Fragmentation or renewal | Blogads

Fragmentation or renewal

by henrycopeland
Wednesday, July 12th, 2006

Many analysts are writing about the fragmentation of media audiences. And most, like this Fortune writer, moan about it:

I think the explosion of choice has left us poorer in at least two arenas. The first is journalism. (Yes, as a Fortune writer, I’ve got a stake in the health of the mainstream media, which bloggers call the MSM.) The network evening newscasts, big-city newspapers and the national news magazines once had the money, access, skills, commitment and power to deliver lots of original reporting and put important issues on the national agenda. Today, they are all diminished.

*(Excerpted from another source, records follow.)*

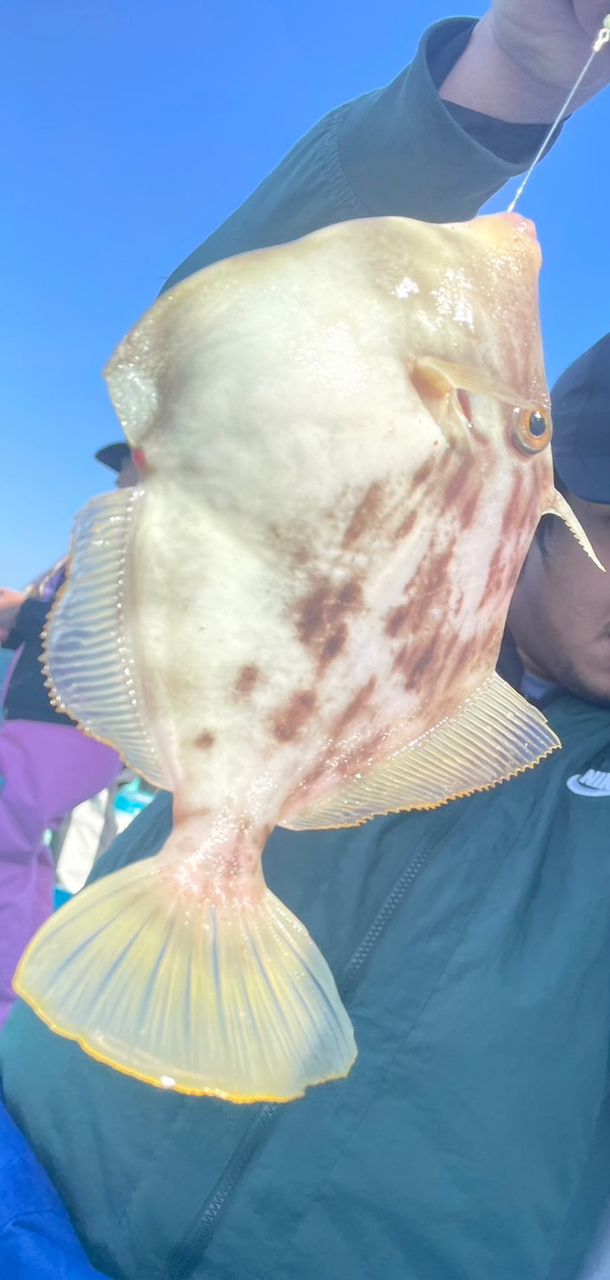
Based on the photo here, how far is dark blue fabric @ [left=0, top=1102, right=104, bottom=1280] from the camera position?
67.6 inches

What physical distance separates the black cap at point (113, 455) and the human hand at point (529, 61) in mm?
2168

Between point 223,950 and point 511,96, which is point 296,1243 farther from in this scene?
point 511,96

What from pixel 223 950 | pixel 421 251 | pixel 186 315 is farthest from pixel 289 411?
pixel 223 950

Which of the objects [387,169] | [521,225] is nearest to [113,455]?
[387,169]

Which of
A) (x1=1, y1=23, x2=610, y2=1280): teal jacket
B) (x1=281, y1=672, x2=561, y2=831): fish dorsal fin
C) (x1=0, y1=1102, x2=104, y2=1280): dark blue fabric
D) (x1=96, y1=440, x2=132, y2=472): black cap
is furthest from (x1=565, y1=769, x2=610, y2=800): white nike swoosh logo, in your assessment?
(x1=96, y1=440, x2=132, y2=472): black cap

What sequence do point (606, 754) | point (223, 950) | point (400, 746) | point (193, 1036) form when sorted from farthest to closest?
point (606, 754), point (400, 746), point (223, 950), point (193, 1036)

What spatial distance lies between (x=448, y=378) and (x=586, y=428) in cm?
115

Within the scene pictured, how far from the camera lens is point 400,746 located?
145 centimetres

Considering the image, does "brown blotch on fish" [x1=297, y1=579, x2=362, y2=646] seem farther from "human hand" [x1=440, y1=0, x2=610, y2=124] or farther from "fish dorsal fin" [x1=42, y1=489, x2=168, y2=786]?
"human hand" [x1=440, y1=0, x2=610, y2=124]

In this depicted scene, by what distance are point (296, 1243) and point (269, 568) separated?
157 cm

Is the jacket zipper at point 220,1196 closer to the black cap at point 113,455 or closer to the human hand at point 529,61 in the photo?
the human hand at point 529,61

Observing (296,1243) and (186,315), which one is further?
(296,1243)

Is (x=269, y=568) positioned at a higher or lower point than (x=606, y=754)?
higher

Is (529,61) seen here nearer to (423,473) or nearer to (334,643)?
(423,473)
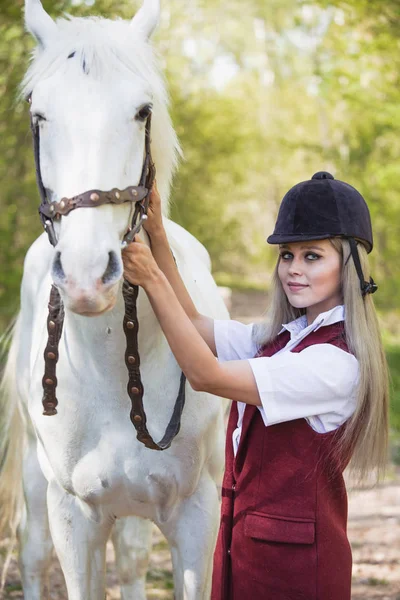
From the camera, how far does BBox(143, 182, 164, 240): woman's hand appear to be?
2238 millimetres

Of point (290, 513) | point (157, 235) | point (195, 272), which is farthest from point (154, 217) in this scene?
point (195, 272)

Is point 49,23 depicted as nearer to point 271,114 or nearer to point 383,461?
point 383,461

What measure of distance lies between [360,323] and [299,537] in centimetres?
64

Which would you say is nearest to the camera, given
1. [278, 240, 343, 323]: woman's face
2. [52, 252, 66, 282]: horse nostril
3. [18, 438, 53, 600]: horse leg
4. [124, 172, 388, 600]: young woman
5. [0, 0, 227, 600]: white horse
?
[52, 252, 66, 282]: horse nostril

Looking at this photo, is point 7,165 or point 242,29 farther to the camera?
point 242,29

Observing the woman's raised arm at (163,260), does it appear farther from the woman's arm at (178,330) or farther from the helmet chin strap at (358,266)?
the helmet chin strap at (358,266)

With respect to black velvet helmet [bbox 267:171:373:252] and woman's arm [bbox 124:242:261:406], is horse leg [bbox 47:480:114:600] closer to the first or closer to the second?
woman's arm [bbox 124:242:261:406]

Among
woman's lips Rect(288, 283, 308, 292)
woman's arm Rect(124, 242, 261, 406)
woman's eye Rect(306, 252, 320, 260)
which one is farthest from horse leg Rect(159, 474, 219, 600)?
woman's eye Rect(306, 252, 320, 260)

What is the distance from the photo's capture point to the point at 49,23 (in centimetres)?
220

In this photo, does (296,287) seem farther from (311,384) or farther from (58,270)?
(58,270)

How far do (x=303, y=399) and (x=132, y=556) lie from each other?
Answer: 6.13 feet

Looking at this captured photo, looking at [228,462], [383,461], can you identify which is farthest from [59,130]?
[383,461]

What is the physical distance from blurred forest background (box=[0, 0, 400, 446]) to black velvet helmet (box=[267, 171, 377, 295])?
1.93 feet

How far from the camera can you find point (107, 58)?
2012mm
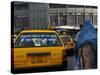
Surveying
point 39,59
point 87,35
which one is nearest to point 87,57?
point 87,35

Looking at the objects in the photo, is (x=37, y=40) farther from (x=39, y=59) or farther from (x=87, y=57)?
(x=87, y=57)

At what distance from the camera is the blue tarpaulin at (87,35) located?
9.71 ft

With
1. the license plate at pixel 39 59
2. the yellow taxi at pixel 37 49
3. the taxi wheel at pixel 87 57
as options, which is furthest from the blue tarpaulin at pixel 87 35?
the license plate at pixel 39 59

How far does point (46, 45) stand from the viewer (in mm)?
2789

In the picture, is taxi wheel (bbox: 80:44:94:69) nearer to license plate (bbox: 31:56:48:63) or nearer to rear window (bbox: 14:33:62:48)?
rear window (bbox: 14:33:62:48)

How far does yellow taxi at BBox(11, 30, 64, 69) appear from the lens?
2.67 meters

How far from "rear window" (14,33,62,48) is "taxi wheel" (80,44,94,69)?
0.33m

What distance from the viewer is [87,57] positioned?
303 centimetres

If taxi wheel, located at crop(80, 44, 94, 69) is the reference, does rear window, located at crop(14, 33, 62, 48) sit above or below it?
above

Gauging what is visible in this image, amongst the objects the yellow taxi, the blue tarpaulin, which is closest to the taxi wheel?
the blue tarpaulin

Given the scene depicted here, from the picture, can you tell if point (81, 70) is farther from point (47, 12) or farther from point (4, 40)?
point (4, 40)

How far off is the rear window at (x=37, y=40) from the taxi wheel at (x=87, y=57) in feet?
1.09

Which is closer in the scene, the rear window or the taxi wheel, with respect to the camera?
the rear window

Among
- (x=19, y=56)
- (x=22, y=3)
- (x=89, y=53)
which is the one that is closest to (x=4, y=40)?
(x=19, y=56)
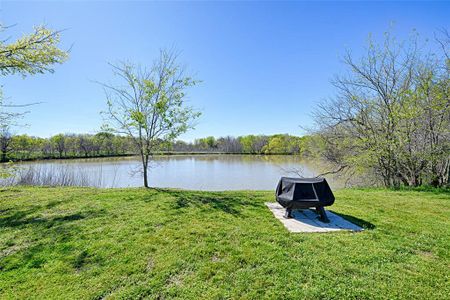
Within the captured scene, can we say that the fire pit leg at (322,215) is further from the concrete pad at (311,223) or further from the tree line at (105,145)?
the tree line at (105,145)

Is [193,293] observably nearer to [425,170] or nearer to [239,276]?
[239,276]

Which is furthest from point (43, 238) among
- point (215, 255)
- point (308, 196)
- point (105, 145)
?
point (105, 145)

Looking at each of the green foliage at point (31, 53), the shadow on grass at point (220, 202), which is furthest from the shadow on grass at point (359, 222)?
the green foliage at point (31, 53)

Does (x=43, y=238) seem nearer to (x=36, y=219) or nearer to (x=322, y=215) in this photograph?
(x=36, y=219)

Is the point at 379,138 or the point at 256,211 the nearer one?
the point at 256,211

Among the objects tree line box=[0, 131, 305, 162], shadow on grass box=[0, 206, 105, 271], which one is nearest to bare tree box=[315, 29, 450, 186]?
tree line box=[0, 131, 305, 162]

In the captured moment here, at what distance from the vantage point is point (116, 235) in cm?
303

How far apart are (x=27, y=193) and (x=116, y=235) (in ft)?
17.1

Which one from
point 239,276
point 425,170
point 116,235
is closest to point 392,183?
point 425,170

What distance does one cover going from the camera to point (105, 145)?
4041 centimetres

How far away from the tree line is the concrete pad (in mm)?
5134

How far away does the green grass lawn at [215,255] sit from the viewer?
1.90 meters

To pick a single, timely, example, The Tribune Co. announced just the other day that its newspapers would be closing foreign bureaus in Johannesburg, Moscow, Lebanon and Pakistan. This is happening all over newspaperdom and it happened years ago at the broadcast networks.

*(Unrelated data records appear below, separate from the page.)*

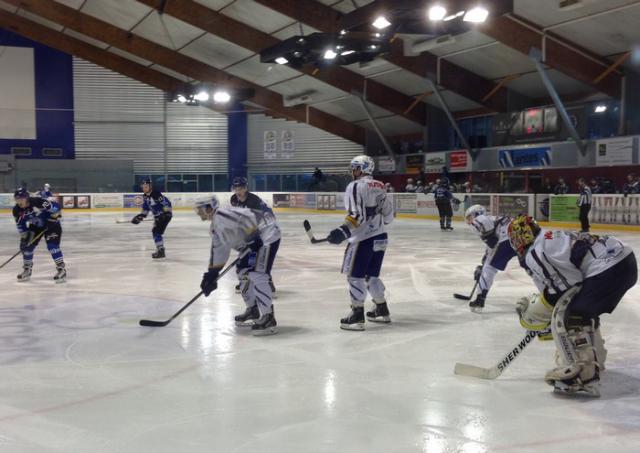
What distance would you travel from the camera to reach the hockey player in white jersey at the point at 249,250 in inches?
182

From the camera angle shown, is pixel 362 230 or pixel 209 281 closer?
pixel 209 281

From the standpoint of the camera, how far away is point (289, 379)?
3781 mm

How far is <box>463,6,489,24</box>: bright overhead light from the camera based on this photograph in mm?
13117

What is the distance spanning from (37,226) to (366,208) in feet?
15.8

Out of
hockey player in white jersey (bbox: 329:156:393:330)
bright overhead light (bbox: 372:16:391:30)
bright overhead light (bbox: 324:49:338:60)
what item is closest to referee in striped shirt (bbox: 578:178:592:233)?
bright overhead light (bbox: 372:16:391:30)

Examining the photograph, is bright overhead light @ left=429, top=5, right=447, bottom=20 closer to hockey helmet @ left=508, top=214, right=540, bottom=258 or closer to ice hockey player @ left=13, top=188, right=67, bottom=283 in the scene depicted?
ice hockey player @ left=13, top=188, right=67, bottom=283

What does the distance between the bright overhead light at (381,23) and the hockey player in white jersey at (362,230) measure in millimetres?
8810

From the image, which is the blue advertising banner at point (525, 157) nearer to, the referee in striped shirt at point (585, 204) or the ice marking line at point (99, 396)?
the referee in striped shirt at point (585, 204)

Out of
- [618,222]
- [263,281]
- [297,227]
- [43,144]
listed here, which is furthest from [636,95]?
[43,144]

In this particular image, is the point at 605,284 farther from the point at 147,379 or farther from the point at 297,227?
the point at 297,227

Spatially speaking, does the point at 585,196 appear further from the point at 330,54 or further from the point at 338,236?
the point at 338,236

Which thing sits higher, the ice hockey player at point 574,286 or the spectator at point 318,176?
the spectator at point 318,176

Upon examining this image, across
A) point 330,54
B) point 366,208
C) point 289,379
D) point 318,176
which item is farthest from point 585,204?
point 318,176

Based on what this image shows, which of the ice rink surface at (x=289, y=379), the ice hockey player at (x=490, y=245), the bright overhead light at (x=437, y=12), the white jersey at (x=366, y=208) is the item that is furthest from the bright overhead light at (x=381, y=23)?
the white jersey at (x=366, y=208)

Yes, there is more information available to us than ever, but I don’t think we are better informed. Niche media will, inevitably, continue to weaken mass media.

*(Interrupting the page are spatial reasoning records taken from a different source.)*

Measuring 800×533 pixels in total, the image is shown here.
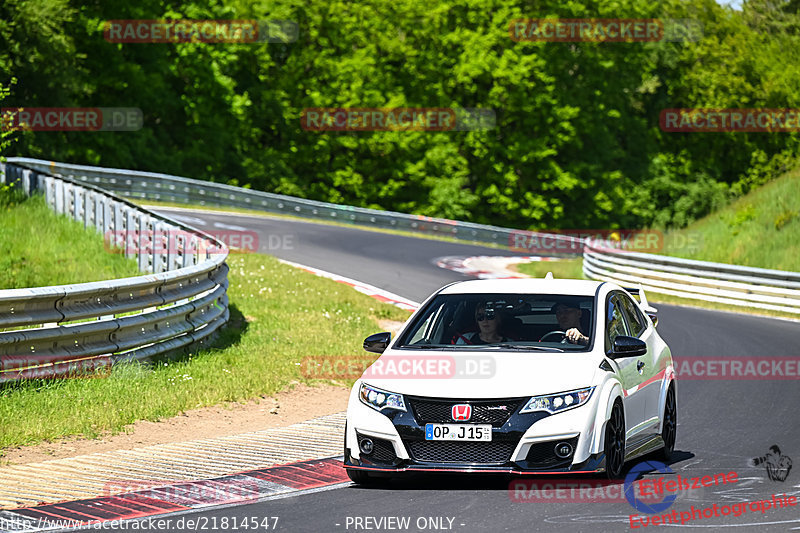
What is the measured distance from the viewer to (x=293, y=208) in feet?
146

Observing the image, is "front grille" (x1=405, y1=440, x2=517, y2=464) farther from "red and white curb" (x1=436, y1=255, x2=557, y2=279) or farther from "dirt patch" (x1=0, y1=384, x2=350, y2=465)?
"red and white curb" (x1=436, y1=255, x2=557, y2=279)

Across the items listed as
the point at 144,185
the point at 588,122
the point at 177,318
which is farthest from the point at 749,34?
the point at 177,318

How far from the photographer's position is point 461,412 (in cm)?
802

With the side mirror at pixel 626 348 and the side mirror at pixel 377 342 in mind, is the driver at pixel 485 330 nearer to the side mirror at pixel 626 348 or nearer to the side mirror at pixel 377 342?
the side mirror at pixel 377 342

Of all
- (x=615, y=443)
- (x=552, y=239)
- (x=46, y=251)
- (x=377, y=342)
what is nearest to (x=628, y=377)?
(x=615, y=443)

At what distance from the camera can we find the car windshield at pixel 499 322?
30.0 ft

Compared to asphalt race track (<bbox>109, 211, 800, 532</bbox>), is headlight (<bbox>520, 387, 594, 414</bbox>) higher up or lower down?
higher up

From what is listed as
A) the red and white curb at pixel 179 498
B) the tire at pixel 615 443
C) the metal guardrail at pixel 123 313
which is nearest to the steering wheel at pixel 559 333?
the tire at pixel 615 443

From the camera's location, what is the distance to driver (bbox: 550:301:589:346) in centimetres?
906

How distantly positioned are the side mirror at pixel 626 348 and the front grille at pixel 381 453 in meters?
1.78

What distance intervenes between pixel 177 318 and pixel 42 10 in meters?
24.9

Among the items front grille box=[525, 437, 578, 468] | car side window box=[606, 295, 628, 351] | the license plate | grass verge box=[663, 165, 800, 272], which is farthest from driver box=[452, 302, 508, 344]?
grass verge box=[663, 165, 800, 272]

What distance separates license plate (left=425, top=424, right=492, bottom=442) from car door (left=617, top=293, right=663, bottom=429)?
1900 mm

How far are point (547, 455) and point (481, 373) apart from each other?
0.76 metres
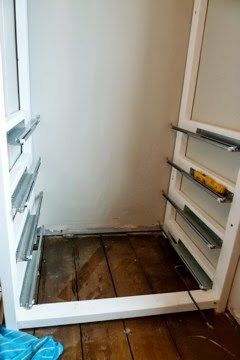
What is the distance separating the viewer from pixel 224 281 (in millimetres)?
1135

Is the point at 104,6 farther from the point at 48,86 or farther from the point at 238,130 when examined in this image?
the point at 238,130

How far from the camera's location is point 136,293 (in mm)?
1234

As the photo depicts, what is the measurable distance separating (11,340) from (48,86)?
1138 mm

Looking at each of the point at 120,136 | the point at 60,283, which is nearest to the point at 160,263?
the point at 60,283

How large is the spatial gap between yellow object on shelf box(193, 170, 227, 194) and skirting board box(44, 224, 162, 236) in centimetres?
58

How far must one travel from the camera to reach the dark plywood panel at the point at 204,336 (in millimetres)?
994

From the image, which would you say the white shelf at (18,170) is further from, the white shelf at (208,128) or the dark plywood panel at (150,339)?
the white shelf at (208,128)

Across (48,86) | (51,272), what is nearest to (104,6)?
(48,86)

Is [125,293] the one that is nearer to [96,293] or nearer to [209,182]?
[96,293]

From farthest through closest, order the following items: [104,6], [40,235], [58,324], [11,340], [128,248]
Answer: [128,248] → [40,235] → [104,6] → [58,324] → [11,340]

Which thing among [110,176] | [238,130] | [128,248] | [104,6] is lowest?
[128,248]

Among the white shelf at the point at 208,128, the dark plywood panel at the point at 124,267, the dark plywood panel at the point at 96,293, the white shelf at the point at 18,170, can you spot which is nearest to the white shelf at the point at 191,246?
the dark plywood panel at the point at 124,267

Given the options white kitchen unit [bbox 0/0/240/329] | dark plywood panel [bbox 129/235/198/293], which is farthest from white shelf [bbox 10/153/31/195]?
dark plywood panel [bbox 129/235/198/293]

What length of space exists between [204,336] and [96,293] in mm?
480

The second arena where we are worse off is politics. This is related to journalism, as the moderate and responsible (okay, bland) voices of the MSM get drowned out by partisan, opinionated cableheads and bloggers.

Politics in America has become polarized for many reasons, but a big one is the fact that people can now filter the news and opinion they get to avoid exposure to ideas with which they disagree. Anderson suggests that this could well be a temporary problem, and that if the major parties continue to move to the extremes and the quality of debate continues to deteriorate, the Internet could well enable a new party or parties, to arise.

Mass culture provides intangible benefits, too. Big stars, hit TV shows and even commercials help knit a society together. Think of the feeling that comes a few times a year – the morning after the Super Bowl or the Oscars – when tens of millions of Americans share a common experience.

This analsys of course misses the fact that new communities are arising, knitting people together in novel and powerful ways. Something is being lost, but I’d argue that we’re gaining much more than a “mass of niches.”